What is the cause of these cycles? It all starts with money. It is a little-known fact that just three per cent of our money supply is created through coins and paper money, by the central bank. The rest – approximately 97 per cent – is created as digital money by what are usually privately-owned, profit-oriented enterprises: commercial banks.
New money is created when a bank extends a loan. If banks create money for productive purposes such as the production of goods and services or the implementation of new technologies, there will be more economic growth and little inflation. However, if they create money by lending for unproductive purposes, problems occur: Bank credit for consumption creates consumer price inflation. Bank credit for asset transactions (property, financial instruments) creates asset bubbles. It is the latter scenario that has been behind almost all of the 100 or more banking crises experienced globally in the past 50 years. Asset inflation is almost always unsustainable and just a ten per cent drop in asset values from the lofty peak of the bubble can wipe out the entire banking system (banks have less than ten per cent of equity ready to pay for such losses).
US banks created a lot of new money for the purchase of property and financial assets before 2008. The Irish, Portuguese, Spanish and Greek banks did the same. When bank credit growth expands at the pace of 20 per cent or more, as it did in periphery Europe, it doesn’t take a central banker to know that you will have a bust banking system.
Research shows that central banks have in fact been responsible for most of the boom/bust cycles.
The actions of the European Union (EU) and the European Central Bank (ECB) today speak volumes: instead of supporting the thousands of community banks that lend for productive purposes and were not implicated in the last crisis, but helped maintain growth, the ECB is now destroying them. It has imposed a massive increase in regulatory burdens and the so-called ‘negative interest rate’ policy. The latter helps the big banks engaged in financial speculation, but is bad for the stable community banks lending to the real economy and SMEs. Community banks are now being forced by the ECB to join the property lending game, particularly in Germany, where the ECB is now causing a property bubble. We know what follows.
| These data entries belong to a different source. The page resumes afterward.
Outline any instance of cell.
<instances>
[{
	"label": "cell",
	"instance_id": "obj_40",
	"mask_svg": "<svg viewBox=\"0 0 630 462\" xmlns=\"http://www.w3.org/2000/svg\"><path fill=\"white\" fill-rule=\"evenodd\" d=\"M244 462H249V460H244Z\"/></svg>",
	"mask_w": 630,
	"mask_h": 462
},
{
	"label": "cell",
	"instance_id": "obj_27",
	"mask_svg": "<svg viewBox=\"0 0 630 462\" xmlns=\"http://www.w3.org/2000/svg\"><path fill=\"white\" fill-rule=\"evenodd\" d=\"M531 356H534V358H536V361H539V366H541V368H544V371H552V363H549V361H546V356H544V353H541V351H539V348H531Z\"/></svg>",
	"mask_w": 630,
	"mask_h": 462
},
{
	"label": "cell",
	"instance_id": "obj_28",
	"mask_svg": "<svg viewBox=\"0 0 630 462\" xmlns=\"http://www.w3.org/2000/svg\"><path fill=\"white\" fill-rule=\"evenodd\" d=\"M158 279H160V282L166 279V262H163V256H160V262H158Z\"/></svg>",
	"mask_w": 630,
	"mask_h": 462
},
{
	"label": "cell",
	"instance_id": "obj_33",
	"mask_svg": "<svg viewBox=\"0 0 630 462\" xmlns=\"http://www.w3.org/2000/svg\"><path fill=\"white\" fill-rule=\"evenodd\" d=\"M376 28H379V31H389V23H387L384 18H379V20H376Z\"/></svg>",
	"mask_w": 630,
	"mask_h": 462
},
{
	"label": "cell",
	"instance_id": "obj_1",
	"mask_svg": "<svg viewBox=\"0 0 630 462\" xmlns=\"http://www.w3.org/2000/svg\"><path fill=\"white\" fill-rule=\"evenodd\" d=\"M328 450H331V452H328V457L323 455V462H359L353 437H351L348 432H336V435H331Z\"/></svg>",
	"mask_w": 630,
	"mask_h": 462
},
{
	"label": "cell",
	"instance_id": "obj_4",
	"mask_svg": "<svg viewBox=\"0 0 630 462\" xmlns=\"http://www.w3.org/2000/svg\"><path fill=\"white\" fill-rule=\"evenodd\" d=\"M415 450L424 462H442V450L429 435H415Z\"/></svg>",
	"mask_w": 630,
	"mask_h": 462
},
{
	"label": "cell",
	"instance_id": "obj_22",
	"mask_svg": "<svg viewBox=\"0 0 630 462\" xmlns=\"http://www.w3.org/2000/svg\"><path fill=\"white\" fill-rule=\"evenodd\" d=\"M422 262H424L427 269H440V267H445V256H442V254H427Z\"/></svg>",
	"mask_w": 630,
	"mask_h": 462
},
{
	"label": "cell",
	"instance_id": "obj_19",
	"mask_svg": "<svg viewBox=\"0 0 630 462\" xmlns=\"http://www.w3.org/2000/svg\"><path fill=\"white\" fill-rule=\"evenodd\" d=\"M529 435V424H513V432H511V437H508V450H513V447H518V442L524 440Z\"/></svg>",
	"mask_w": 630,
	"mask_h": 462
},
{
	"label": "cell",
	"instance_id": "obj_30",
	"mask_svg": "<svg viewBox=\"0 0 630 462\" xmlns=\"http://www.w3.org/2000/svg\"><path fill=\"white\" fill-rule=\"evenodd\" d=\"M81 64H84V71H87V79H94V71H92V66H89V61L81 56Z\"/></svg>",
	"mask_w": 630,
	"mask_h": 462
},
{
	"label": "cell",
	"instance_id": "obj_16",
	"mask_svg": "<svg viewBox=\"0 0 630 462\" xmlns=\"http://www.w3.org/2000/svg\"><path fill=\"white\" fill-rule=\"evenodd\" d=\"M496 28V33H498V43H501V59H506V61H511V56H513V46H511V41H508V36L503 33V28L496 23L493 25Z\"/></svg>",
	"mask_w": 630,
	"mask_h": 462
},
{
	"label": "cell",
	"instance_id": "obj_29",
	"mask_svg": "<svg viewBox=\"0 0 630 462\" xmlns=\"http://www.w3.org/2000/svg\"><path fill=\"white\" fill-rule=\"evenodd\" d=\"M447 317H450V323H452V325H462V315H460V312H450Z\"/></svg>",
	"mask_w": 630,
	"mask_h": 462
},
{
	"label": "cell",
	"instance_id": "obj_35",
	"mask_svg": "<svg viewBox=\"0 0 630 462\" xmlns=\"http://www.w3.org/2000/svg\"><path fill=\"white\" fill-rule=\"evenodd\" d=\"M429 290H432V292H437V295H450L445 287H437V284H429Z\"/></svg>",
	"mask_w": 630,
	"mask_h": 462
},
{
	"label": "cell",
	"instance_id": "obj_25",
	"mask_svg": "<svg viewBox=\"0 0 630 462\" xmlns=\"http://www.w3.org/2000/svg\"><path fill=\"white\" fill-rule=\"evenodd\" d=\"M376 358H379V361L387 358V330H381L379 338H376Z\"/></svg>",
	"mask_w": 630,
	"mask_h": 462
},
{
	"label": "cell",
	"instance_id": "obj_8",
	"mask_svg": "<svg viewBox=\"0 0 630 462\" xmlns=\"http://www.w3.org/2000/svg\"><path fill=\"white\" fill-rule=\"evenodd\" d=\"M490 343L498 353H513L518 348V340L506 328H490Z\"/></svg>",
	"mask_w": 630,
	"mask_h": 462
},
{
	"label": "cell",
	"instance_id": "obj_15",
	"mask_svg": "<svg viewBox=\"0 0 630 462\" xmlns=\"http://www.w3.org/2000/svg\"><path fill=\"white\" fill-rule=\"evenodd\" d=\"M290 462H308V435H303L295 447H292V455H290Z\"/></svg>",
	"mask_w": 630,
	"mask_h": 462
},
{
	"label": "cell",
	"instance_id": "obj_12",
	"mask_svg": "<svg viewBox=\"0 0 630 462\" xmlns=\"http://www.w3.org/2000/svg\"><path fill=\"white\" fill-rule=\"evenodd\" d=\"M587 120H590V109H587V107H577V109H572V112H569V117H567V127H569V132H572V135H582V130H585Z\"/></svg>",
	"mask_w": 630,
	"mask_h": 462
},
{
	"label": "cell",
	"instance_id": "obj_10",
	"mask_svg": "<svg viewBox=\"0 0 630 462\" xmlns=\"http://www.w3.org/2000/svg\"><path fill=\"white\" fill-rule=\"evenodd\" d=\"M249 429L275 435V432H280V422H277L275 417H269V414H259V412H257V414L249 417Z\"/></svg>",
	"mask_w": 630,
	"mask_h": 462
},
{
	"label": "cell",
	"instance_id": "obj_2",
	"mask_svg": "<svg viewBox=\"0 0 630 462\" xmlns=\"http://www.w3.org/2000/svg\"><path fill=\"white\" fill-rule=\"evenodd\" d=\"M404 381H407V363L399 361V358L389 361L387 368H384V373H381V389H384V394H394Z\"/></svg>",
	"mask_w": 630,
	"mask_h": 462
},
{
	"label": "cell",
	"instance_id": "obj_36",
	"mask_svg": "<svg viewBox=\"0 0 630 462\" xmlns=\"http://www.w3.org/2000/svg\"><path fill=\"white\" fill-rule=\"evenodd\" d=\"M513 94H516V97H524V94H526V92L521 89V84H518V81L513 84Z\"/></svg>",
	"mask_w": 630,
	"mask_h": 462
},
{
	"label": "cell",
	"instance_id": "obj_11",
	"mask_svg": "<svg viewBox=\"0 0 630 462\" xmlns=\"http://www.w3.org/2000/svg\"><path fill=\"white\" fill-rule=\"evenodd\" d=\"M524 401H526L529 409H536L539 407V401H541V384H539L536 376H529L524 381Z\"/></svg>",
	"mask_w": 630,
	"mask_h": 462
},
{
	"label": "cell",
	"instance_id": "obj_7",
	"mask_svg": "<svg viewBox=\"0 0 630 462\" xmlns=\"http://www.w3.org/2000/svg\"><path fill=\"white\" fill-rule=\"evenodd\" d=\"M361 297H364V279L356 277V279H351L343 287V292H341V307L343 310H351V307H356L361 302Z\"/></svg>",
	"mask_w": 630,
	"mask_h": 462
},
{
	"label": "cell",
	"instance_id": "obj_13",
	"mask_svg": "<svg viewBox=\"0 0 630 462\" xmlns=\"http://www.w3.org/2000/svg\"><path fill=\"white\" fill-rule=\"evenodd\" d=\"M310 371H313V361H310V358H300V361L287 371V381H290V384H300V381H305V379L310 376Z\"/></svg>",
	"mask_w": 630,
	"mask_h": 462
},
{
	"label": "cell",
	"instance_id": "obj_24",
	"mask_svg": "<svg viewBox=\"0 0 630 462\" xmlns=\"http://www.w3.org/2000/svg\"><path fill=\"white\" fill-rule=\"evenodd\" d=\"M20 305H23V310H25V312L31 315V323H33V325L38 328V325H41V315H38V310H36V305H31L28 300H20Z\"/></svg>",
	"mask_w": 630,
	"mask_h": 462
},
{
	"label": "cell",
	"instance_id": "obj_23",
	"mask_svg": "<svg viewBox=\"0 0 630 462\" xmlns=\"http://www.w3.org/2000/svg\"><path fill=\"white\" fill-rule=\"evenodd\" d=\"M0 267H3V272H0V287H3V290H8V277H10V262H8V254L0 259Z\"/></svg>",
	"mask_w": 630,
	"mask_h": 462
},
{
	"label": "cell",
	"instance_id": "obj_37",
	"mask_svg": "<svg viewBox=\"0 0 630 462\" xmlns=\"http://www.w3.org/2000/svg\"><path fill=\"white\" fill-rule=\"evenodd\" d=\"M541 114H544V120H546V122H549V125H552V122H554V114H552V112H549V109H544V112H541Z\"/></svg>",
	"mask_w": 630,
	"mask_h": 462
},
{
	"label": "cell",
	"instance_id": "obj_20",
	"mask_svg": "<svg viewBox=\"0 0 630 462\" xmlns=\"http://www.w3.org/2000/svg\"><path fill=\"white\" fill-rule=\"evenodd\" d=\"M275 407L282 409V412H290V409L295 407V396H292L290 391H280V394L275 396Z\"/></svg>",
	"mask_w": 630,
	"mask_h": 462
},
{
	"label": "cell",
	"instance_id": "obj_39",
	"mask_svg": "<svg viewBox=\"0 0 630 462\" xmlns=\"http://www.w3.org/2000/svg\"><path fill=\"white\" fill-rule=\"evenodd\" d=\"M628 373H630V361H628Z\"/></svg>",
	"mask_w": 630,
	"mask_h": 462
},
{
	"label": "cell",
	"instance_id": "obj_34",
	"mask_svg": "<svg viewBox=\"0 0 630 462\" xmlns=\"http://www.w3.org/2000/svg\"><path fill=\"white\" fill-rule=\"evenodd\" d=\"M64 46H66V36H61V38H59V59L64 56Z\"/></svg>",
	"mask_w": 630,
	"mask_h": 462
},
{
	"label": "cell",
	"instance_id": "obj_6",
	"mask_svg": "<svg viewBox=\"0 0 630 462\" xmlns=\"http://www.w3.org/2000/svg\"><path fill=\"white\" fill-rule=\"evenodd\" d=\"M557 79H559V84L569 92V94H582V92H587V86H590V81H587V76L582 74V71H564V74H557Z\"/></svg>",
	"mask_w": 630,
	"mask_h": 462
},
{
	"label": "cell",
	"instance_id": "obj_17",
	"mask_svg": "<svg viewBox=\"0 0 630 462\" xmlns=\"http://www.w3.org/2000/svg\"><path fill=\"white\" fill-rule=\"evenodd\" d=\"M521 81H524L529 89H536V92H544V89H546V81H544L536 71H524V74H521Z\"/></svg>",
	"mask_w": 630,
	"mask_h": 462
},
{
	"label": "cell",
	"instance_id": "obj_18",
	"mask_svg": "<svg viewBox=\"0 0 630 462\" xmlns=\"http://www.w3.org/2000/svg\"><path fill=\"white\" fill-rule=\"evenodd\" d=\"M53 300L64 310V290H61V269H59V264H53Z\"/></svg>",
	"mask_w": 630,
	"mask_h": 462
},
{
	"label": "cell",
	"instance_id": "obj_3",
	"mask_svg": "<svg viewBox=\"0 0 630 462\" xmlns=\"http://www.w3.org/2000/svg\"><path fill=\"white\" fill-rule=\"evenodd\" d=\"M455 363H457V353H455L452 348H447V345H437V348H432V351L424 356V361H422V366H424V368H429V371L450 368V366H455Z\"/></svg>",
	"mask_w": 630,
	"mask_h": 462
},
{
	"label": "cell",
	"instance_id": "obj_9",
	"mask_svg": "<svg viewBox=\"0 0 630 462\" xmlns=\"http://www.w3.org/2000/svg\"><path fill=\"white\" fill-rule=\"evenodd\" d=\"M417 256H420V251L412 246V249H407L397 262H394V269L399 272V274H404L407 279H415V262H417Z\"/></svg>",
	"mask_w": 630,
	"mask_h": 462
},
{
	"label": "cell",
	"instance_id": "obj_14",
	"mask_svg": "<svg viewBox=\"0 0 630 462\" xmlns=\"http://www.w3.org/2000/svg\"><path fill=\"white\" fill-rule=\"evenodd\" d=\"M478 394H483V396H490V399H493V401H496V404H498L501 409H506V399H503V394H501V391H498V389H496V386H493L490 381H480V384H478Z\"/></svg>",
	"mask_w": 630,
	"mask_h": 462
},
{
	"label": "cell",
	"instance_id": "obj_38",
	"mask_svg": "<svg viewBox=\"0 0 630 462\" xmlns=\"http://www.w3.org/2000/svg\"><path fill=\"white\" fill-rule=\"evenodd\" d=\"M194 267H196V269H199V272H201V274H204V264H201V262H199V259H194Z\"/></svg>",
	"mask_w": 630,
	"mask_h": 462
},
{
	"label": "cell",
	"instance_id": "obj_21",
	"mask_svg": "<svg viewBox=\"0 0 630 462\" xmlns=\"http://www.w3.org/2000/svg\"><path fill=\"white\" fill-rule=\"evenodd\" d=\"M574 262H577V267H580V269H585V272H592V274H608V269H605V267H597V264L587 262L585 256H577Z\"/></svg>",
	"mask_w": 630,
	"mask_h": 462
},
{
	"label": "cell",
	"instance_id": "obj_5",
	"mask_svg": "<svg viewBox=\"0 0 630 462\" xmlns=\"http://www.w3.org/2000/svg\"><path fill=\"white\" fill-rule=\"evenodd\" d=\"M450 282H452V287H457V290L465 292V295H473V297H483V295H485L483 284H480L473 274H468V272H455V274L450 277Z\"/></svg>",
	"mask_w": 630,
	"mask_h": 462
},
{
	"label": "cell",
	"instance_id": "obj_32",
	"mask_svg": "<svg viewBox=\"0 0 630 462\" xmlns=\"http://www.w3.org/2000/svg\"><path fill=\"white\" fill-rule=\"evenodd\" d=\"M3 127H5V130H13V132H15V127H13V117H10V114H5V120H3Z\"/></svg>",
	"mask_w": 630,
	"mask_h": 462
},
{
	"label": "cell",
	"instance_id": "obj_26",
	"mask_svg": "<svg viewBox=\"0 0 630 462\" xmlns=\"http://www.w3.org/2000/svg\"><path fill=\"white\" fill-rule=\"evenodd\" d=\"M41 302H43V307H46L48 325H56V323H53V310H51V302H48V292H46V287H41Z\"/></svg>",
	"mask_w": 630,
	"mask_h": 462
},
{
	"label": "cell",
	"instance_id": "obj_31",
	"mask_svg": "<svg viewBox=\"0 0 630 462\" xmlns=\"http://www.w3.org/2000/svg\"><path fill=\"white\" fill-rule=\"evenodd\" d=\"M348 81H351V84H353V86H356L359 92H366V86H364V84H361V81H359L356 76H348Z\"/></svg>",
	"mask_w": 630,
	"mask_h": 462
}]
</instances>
To avoid this scenario, central banks, which have become too powerful, need to be made accountable, instead of given more powers after each central bank-induced crisis. Moreover, we need to reshape banking, especially in countries such as the UK, where 90 per cent of deposits are with only five giant banks unwilling to lend to small firms. In Germany, 70 per cent of the banking system is accounted for by not-for-profit community banks. Such a system should not be destroyed, as the ECB is doing, but copied elsewhere. In the UK, this effort is led by Local First Community Interest Company, which has been helping in the establishment of the Hampshire Community Bank as the first such bank. The University of Southampton is one of the founding investors. This should help increase the number of firms that can count themselves among the winners. And awareness of the role played by the EU and the ECB, as well as other central banks in causing boom-bust cycles, helps us avoid being among the losers.